Intelligent Agents, Intelligent Risks: The Next Frontier of AI in Payments

It has certainly been hard to miss all the conversations around the impact that AI will have on the industry. This panel specifically focused on the role of Agentic AI and the changes that it may bring for international payments.

It is important to remember that AI does not fix broken processes. Firms experimenting with agent-based models are finding that their success or failure depends less on the sophistication of the model itself and more on the underlying data structure and governance that allow humans to intervene when necessary. Participants noted that data consolidation across legacy platforms remains one of the biggest barriers to scaling meaningful AI adoption.

If viewers left this session with one takeaway, it was that intelligent agents are beginning to reshape payments models, but that the pace and shape of subsequent progress will depend on design and governance choices that are made today. The technology can accelerate decision-making, but without strong controls, it can accelerate mistakes just as quickly.

Trends in Proliferation Financing

In today’s increasingly volatile geopolitical environment, the risks associated with proliferation financing are more relevant than they have ever been. Proliferation financing concerns the funding of weapons of mass destruction and dual-use goods. Typically, it involves transactions that are structured to appear routine while camouflaging the fact that they are really supporting the movement or payment of controlled components.

Trade-based methods are particularly useful for criminals because they can allow large values to move within legitimate commercial flows. Instruments such as standby letters of credit, layered invoicing, mislabelled goods, and circuitous routing can obscure the true purpose of a nefarious transition behind the facade of a seemingly ordinary trade activity.
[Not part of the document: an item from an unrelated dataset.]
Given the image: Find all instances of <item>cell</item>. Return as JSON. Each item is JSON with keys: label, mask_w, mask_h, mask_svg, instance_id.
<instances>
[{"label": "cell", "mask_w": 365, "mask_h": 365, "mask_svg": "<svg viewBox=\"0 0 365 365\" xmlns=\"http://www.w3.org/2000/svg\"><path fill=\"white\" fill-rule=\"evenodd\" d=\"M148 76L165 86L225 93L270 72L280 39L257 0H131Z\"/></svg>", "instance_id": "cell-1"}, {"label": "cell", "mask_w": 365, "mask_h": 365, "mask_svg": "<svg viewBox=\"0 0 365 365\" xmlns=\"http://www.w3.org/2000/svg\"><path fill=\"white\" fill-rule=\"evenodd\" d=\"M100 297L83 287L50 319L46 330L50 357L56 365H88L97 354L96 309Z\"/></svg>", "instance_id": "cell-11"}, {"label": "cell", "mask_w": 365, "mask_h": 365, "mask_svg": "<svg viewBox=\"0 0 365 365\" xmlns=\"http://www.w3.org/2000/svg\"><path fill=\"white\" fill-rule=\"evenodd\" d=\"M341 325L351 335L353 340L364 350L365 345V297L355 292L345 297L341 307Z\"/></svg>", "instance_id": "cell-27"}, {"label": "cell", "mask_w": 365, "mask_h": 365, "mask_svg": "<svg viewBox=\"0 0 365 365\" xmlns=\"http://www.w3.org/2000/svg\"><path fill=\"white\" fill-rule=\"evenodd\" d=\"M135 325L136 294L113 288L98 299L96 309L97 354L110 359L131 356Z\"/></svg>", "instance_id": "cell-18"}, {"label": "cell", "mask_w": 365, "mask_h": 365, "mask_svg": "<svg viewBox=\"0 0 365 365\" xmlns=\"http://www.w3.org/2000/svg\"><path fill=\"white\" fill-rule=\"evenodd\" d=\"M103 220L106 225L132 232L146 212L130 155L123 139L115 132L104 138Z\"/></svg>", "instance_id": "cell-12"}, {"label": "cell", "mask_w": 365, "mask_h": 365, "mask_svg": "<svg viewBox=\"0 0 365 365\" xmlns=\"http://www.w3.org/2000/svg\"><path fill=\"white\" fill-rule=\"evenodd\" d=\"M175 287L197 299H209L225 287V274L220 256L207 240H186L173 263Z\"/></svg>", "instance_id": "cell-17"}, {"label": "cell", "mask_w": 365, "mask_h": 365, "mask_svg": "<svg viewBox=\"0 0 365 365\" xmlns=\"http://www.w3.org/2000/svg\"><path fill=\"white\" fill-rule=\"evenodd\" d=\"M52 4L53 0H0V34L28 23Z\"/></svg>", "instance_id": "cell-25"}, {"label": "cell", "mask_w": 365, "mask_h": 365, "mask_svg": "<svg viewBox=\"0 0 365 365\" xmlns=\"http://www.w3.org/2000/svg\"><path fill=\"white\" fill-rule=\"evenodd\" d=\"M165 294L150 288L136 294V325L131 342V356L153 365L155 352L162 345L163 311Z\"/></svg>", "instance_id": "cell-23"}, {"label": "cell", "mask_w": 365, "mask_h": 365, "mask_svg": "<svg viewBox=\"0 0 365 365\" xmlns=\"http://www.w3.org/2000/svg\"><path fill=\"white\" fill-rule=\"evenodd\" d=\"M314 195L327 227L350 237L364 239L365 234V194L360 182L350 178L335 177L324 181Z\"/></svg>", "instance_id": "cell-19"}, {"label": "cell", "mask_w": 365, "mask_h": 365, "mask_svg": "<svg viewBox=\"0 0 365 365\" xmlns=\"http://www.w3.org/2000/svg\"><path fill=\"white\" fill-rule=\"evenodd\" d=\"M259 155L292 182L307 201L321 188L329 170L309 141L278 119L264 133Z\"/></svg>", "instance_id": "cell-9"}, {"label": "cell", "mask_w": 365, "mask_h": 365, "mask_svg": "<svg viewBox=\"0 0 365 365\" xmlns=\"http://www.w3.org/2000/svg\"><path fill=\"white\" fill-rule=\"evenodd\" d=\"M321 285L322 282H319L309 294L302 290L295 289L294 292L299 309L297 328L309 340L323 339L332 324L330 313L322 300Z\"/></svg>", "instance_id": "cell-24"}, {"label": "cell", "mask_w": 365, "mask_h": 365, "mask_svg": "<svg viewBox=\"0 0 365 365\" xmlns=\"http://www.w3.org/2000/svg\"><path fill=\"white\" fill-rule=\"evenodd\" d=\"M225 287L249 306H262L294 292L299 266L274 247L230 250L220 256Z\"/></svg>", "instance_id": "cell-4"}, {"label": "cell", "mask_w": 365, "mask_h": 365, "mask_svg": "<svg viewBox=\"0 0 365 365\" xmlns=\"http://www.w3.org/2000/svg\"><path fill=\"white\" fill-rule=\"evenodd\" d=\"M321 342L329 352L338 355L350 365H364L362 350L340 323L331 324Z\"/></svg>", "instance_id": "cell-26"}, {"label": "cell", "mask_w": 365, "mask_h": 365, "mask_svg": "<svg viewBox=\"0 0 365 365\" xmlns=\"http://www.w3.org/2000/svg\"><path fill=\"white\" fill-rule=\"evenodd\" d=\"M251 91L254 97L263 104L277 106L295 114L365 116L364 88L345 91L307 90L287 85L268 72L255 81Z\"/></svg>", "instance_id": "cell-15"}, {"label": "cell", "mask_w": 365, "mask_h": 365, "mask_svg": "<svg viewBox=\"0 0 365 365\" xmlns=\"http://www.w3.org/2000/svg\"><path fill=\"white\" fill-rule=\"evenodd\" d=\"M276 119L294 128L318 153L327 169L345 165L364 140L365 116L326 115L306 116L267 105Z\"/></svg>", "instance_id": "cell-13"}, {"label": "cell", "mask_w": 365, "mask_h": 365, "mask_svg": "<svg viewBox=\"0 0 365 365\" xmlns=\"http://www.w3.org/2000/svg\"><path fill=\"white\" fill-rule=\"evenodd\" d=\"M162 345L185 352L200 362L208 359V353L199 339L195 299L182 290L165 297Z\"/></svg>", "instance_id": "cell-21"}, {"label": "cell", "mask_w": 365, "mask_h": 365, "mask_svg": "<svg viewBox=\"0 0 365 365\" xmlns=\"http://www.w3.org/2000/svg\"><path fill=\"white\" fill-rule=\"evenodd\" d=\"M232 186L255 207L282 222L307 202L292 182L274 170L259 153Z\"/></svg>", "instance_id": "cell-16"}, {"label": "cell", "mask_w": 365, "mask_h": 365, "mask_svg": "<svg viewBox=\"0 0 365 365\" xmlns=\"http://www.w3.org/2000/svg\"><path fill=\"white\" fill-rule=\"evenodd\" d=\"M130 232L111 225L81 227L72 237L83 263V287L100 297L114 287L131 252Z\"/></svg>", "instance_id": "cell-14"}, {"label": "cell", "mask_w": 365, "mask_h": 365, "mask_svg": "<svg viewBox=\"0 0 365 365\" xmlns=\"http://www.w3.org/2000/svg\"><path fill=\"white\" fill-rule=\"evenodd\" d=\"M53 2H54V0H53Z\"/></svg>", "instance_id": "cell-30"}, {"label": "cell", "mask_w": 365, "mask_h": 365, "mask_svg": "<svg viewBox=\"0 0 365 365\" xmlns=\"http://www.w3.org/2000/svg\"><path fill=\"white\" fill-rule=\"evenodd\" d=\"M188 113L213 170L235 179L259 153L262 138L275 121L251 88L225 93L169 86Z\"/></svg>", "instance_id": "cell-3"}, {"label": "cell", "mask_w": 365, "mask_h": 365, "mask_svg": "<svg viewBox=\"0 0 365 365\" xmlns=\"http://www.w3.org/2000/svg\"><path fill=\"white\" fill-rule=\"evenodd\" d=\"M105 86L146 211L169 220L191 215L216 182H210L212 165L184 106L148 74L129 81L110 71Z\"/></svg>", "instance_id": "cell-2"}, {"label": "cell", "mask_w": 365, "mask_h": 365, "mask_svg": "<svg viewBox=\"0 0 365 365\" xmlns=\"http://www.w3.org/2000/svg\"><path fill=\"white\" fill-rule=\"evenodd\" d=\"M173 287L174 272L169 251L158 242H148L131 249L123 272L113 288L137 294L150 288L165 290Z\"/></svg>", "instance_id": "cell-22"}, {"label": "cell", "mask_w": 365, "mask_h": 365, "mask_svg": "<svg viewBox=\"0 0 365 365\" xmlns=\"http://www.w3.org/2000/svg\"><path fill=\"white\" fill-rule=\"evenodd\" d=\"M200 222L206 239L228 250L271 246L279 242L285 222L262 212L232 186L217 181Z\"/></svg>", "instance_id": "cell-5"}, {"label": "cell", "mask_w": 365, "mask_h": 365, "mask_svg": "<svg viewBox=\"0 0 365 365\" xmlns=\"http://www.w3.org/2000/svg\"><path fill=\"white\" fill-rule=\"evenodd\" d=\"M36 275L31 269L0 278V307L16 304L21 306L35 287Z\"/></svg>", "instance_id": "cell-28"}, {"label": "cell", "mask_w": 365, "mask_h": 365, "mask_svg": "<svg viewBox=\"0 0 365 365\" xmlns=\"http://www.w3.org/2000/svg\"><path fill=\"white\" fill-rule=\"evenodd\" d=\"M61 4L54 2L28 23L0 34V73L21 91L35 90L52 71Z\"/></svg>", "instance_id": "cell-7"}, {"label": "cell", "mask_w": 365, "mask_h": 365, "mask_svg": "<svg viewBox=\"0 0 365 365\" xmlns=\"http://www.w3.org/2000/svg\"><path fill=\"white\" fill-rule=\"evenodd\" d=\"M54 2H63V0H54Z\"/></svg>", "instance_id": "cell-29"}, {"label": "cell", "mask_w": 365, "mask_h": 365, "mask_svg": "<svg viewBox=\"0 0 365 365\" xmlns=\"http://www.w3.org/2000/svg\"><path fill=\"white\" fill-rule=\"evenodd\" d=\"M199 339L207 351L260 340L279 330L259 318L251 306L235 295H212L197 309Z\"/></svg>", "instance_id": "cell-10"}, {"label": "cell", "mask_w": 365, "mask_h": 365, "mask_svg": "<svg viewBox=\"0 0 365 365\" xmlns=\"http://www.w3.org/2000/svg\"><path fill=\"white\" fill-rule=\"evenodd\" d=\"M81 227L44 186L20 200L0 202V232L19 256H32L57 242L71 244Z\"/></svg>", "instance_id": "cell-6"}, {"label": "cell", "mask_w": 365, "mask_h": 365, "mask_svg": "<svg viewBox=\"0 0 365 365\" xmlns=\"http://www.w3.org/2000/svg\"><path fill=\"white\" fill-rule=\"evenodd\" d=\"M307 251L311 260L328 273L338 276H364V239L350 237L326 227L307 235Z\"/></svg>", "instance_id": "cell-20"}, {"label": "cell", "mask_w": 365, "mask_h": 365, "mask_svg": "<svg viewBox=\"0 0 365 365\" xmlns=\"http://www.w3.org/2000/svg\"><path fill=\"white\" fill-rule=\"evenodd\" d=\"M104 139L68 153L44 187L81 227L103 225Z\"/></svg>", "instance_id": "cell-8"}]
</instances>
Since institutions are being asked to detect risks that often sit deep within trade documentation, effectively mitigating the risks of proliferation financing requires having access to reliable reference sources and a risk-based framework that integrates AML and counterterrorist financing with proliferation financing.

Decision makers would be wise to heed the warning that when it comes to proliferation financing, technology is not a silver bullet. While digital tools can assist with detection, they are ill suited to replace the informed judgment of seasoned trade professionals (employing what many would refer to as the ‘sniff test’). In a domain where mistakes can lead to dangerous goods entering the hands of dangerous people, maintaining robust processes and training is more critical than ever.